Excerpt of conversation between David Scanavino and artist Jonah Koppel
February 15th, 2007

JK:  So these tiles were specific.  Elemental in some way?
DS:  Yeah.  You knew the surface from such a specific point of view.  You only ever saw it by looking down.  By putting it on the wall it was kind of disorienting.  Kind of put you in a different frame of mind. It’s a really common and sort of a democratic material…it’s kind of a universal experience regardless your background. It also had painterly properties I liked.   The grain and things like that… but it wasn’t pop culture.  It was cultural, but it wasn’t specific in a certain way. 
JK:  It was invisible
DS:  Exactly!  It was common, it was everywhere and invisible.  That’s a nice way of saying it
JK:  What’s the general thought process that has stayed consistent in your work…
DS:  I think that both bodies of my work (paintings and sculpture) are trying to create some sense of a heightened awareness of oneself as part of a larger whole.  Some sort of subjective, private experience within a language that is very institutional, structured and social I guess.
JK:  There is a funny contradiction… that your concerned with the democratic experience, but institutions are hierarchical. 
DS:  I guess that’s the tension there….
JK:  For example, a building block is a creative thing, but you’re still given building blocks.  It’s not anything you choose. 
DS:  your still working within someone else’s ideas.

 

Press Release for David Scanavino: Balloons
Oct. 3rd- 27th Gallery Katz, Boston, MA.

David Scanavino's recent work attempts to find a psychological depth in metaphorical (and literal) emptiness. He has chosen the balloon, a quintessentially empty object, for its lightness and colorful indifference, qualities which make it an ideal object to be embodied with this transcendent property. This series of paintings examines the power of the overlooked, the empty object that can possess the truth or power when rendered in a way that reexamines its relationship to the visual world.

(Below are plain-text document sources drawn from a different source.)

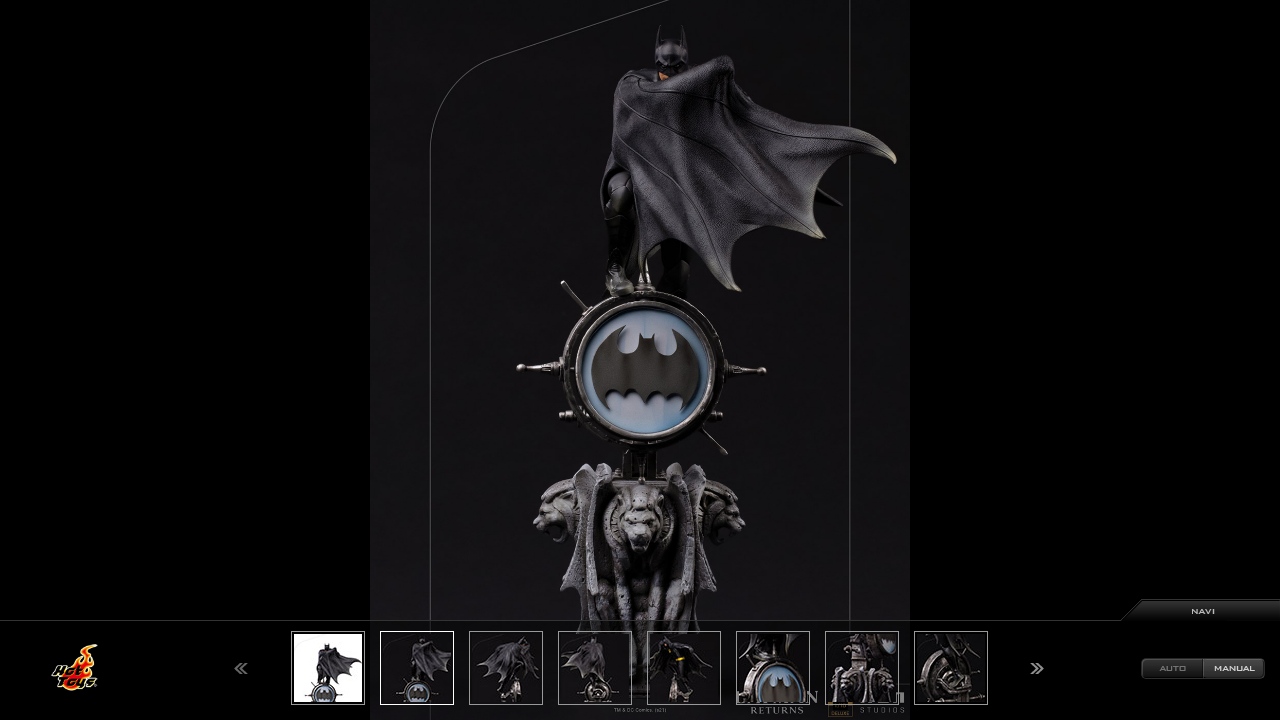

--- FILE ---
content_type: text/html; charset=UTF-8
request_url: https://www.hottoys.jp/catalog/flash/imgview.php?product_id=is0067&thum_id=2
body_size: 6582
content:
<!DOCTYPE HTML PUBLIC "-//W3C//DTD HTML 4.01 Transitional//EN">
<html>
<head>
<meta name="viewport" content="width=device-width">
<meta http-equiv="Content-Type" content="text/html; charset=UTF-8">
<meta http-equiv="content-style-type" content="text/css">
<meta http-equiv="content-script-type" content="text/javascript">
<meta http-equiv="content-language" content="ja">
<meta http-equiv="imagetoolbar" content="no">
<meta name="author" content="HOT TOYS JAPAN" lang="ja">
<meta name="copyright" content="(C) HOT TOYS JAPAN CO., INC.">
<meta name="keywords" content="キーワード" lang="ja">
<meta name="description" content="ディスクリプション" lang="ja">
<title>Catalog Image Viewer | 株式会社ホットトイズジャパン</title>
<link rev="made" href="mailto:info@hottoys.jp">
<link rel="index" href="/home.html">
<link type="text/css" href="../../common/css/import.css" rel="stylesheet" />
<link type="text/css" href="../../common/css/print.css" rel="stylesheet" media="print" />
<link type="text/css" href="../../css/slick.css" rel="stylesheet" />
<link type="text/css" href="../../css/imgview.css" rel="stylesheet" />
<script type="text/javascript" src="../../common/js/default.js"></script>
<script type="text/javascript" src="../../common/js/AC_RunActiveContent.js"></script>
<script src="https://ajax.googleapis.com/ajax/libs/jquery/3.2.1/jquery.min.js"></script>
<script src="../../js/lib.js" charset="utf-8"></script>
</head>
<body>
<div class="catalog">
  <ul class="item-slider">
<li><img data-lazy="../../catalog/swfdata/is0067/imgview_image/up_1.jpg"></li><li><img src="../../catalog/swfdata/is0067/imgview_image/up_2.jpg"></li><li><img data-lazy="../../catalog/swfdata/is0067/imgview_image/up_3.jpg"></li><li><img data-lazy="../../catalog/swfdata/is0067/imgview_image/up_4.jpg"></li><li><img data-lazy="../../catalog/swfdata/is0067/imgview_image/up_5.jpg"></li><li><img data-lazy="../../catalog/swfdata/is0067/imgview_image/up_6.jpg"></li><li><img data-lazy="../../catalog/swfdata/is0067/imgview_image/up_7.jpg"></li><li><img data-lazy="../../catalog/swfdata/is0067/imgview_image/up_8.jpg"></li><li><img data-lazy="../../catalog/swfdata/is0067/imgview_image/up_9.jpg"></li><li><img data-lazy="../../catalog/swfdata/is0067/imgview_image/up_10.jpg"></li><li><img data-lazy="../../catalog/swfdata/is0067/imgview_image/up_11.jpg"></li><li><img data-lazy="../../catalog/swfdata/is0067/imgview_image/up_12.jpg"></li><li><img data-lazy="../../catalog/swfdata/is0067/imgview_image/up_13.jpg"></li><li><img data-lazy="../../catalog/swfdata/is0067/imgview_image/up_14.jpg"></li>  </ul>
  <div class="nav">
    <p class="nav-title">NAVIGATION</p>
    <div>
      <p class="logo"><img src="../../splash/image/logo_hottoys.png" alt="Hot Toys" width="80" height="80"></p>
      <div id="nav-slides">
        <ul class="nav-slider">
<li><img src="../../catalog/swfdata/is0067/imgview_image/tn_1.jpg"></li><li><img src="../../catalog/swfdata/is0067/imgview_image/tn_2.jpg"></li><li><img src="../../catalog/swfdata/is0067/imgview_image/tn_3.jpg"></li><li><img src="../../catalog/swfdata/is0067/imgview_image/tn_4.jpg"></li><li><img src="../../catalog/swfdata/is0067/imgview_image/tn_5.jpg"></li><li><img src="../../catalog/swfdata/is0067/imgview_image/tn_6.jpg"></li><li><img src="../../catalog/swfdata/is0067/imgview_image/tn_7.jpg"></li><li><img src="../../catalog/swfdata/is0067/imgview_image/tn_8.jpg"></li><li><img src="../../catalog/swfdata/is0067/imgview_image/tn_9.jpg"></li><li><img src="../../catalog/swfdata/is0067/imgview_image/tn_10.jpg"></li><li><img src="../../catalog/swfdata/is0067/imgview_image/tn_11.jpg"></li><li><img src="../../catalog/swfdata/is0067/imgview_image/tn_12.jpg"></li><li><img src="../../catalog/swfdata/is0067/imgview_image/tn_13.jpg"></li><li><img src="../../catalog/swfdata/is0067/imgview_image/tn_14.jpg"></li>        </ul>
        <!-- <div class="active-line"></div> -->
      </div>
      <ul class="nav-btns">
        <li class="auto">AUTO</li><li class="manual active">MANUAL</li>
      </ul>
    </div>
  </div>
</div>
<script>
$(function(){
  $('.item-slider').slick({
    slidesToShow: 1,
    slidesToScroll: 1,
    infinite: false,
    fade: true,
    touchThreshold: 100,
  }).on('beforeChange', function(event, slick, currentSlide, nextSlide) {
    $('.nav-slider .slick-slide').removeClass('is-on');
  }).on('afterChange', function (event, slick, currentSlide, nextSlide) {
        $('.nav-slider .slick-slide').eq(currentSlide).addClass('is-on');
    });
  $('.nav-slider').slick({
    slidesToShow: 8,
    slidesToScroll: 8,
    arrows: true,
    infinite: false,
  });

  // 画像高さ
  var hh = $(window).height();
  $('.item-slider .slick-track').height(hh);
  $('.item-slider img').height(hh);
  $(window).on('resize',function(){
  var hh = $(window).height();
    $('.item-slider .slick-track').height(hh);
    $('.item-slider img').height(hh);
  });
  // AUTO/MANUAL
  $('.nav-btns li').click(function() {
    $('.nav-btns li').removeClass('active');
    $(this).addClass('active');

    if ($(this).hasClass('auto')) {
      $('.nav-title').next('div').slideUp(300);
      $('.item-slider').addClass('fade');
    } else {
      $('.item-slider').removeClass('fade');
    }
    if ( $('.item-slider').hasClass('fade') ) {
      $('.item-slider').slick("setOption",{
        speed: 800,
        autoplay: true,
        pauseOnHover: false
      },true);
     }
  });


  $('.nav-slider li').click(function() {
    $('.item-slider').removeClass('fade');
    $('.item-slider').slick("setOption",{
      autoplay: false
    },true);
    $('.manual').addClass('active');
    $('.auto').removeClass('active');

    // サムネクリックで該当スライドへ移動
    var index = $('.nav-slider li').index(this);
    $('.item-slider').slick('slickGoTo', parseInt(index));
  });


  // NAVIGATIONボタン
    $('.nav-title').click(function() {
      $(this).next('div').slideToggle(300);
    });

  var url = $(location).attr('href');
  if(url.indexOf("thum_id=") != -1){
    var slNum = 2;
    $('.item-slider').slick('slickGoTo', slNum - 1);

    $('.nav-slider').slick('slickGoTo', slNum - 1);
  }

});
</script>
<script type="text/javascript">
var gaJsHost = (("https:" == document.location.protocol) ? "https://ssl." : "http://www.");
document.write(unescape("%3Cscript src='" + gaJsHost + "google-analytics.com/ga.js <http://analytics.com/ga.js> ' type='text/javascript'%3E%3C/script%3E"));
</script>
<script type="text/javascript">
try {
var pageTracker = _gat._getTracker("UA-7021860-1");
pageTracker._trackPageview();
} catch(err) {}</script>

</body>
</html>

In Scanavino's balloon series, the physical properties of materials and image inform one another to create powerful psychological conditions which, in their stylistic depiction, are rooted in several art historical traditions (namely portraiture and modernist abstraction) yet remain mysteriously elusive. Though he repeats the same formal parameters throughout this series, Scanavino has created several very different moods and sets of visual properties for the viewer. His use of iridescent paints and translucencies opens up the possibility for a myriad of interpretations by creating a visual experience which is continually changing depending on the viewer's physical relationship to the painting as an object.

Scanavino, now a resident of Brooklyn, New York, recently obtained a Masters of Fine Art from Yale University. Prior to attending Yale, he received a BFA in painting from the Rhode Island School of Design.